Existence has a story shape. The most adequate rendering of the world in words is by storytelling. It is the least specialized and most comprehensive form of the language. Everything and anything can be put into the story. And the moment it is in the story it has meaning, participates in plot, is somehow or other significant. The biblical revelation comes to us in the form of story. Nothing less than story is adequate to the largeness and intricacy of the truth of God and creation, or of the human fall and redemption.

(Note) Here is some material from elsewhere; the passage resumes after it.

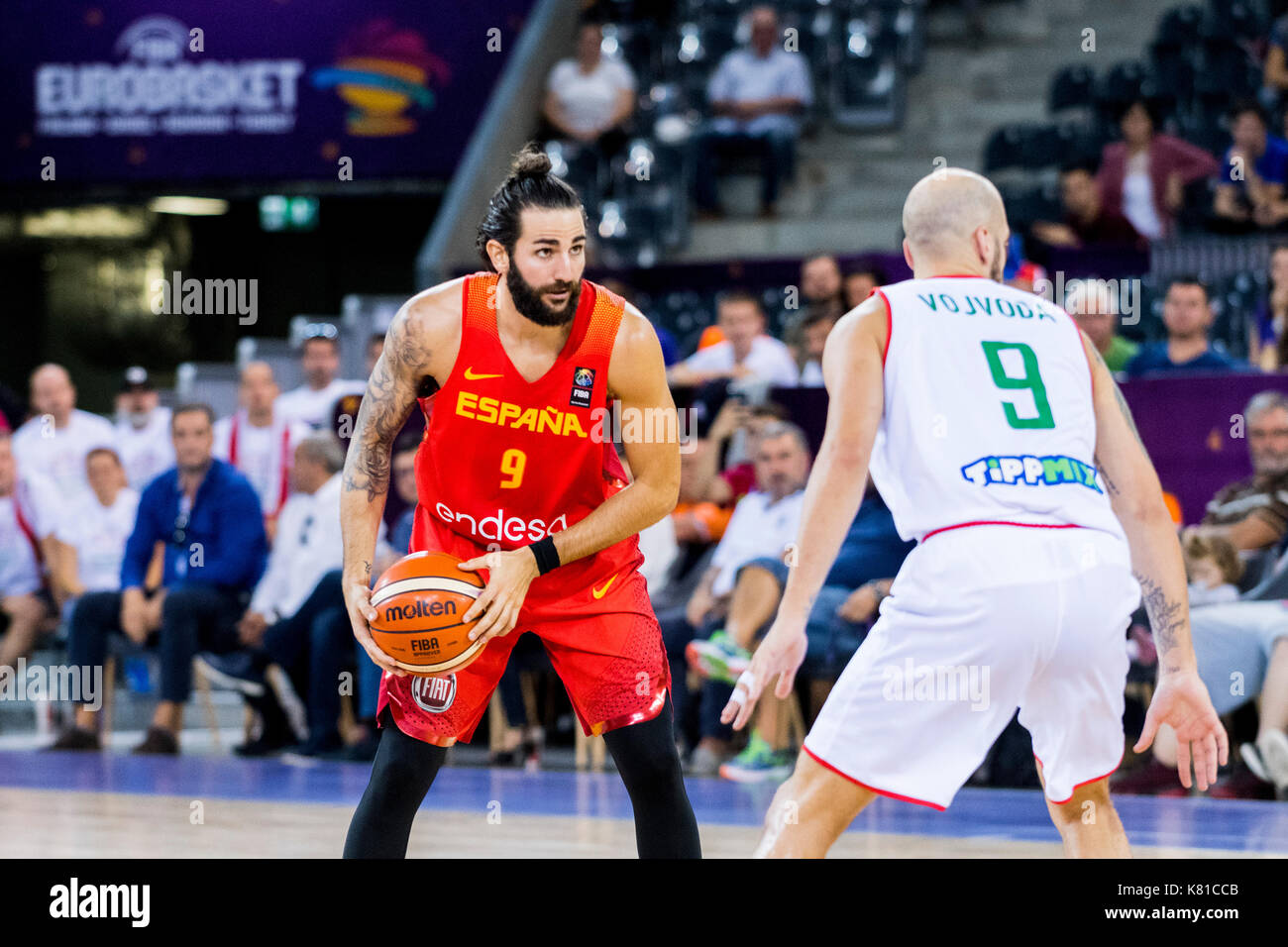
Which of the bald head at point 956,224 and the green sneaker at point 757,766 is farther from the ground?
the bald head at point 956,224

It is through storytelling in general that values are transmitted and morals are imparted. Author Philip Kenneson explains:
Most cultures of the past have devoted considerable time and energy to the task of moral formation. In most of those cultures this moral formation was facilitated largely by identifying exemplars to be imitated and through the telling of stories. Both practices mutually reinforced each other, because stories of virtuous people made it possible to recognize them in your midst, while flesh and blood exemplars served to remind us that the most powerful stories are embodied ones.
It is also important to tell and keep our stories alive for the generations that come after us. Stories about how God has provided for us—about how giving and receiving have caused us growth in faith and in community—are important so that we remember. Author Daniel Taylor recounts how in Joshua 4:1–7 God tells his people how to remember. Read the passage and consider the following:
The [author] here is trying to convince his audience that when they remember who they are, where they have come from, and who their God is, they prosper. When they quit telling the stories, they no longer know who they are and disaster ensues. That is why God tells Joshua to have each of the tribes of Israel contribute a rock to commemorate God’s provision in leading them across the Jordan River. The rock monument in their midst will cause the children of the next generation to ask, “Why are those rocks there?” That question will prompt the story, and a new generation will understand the power of God. We, too, must build rock monuments, primarily in story form, to the values our experience has taught us are most crucial.
When you answered the questions above, did you feel prompted to share a story with another person or group? Determine who might benefit from your story, then make it a priority to share with others this week.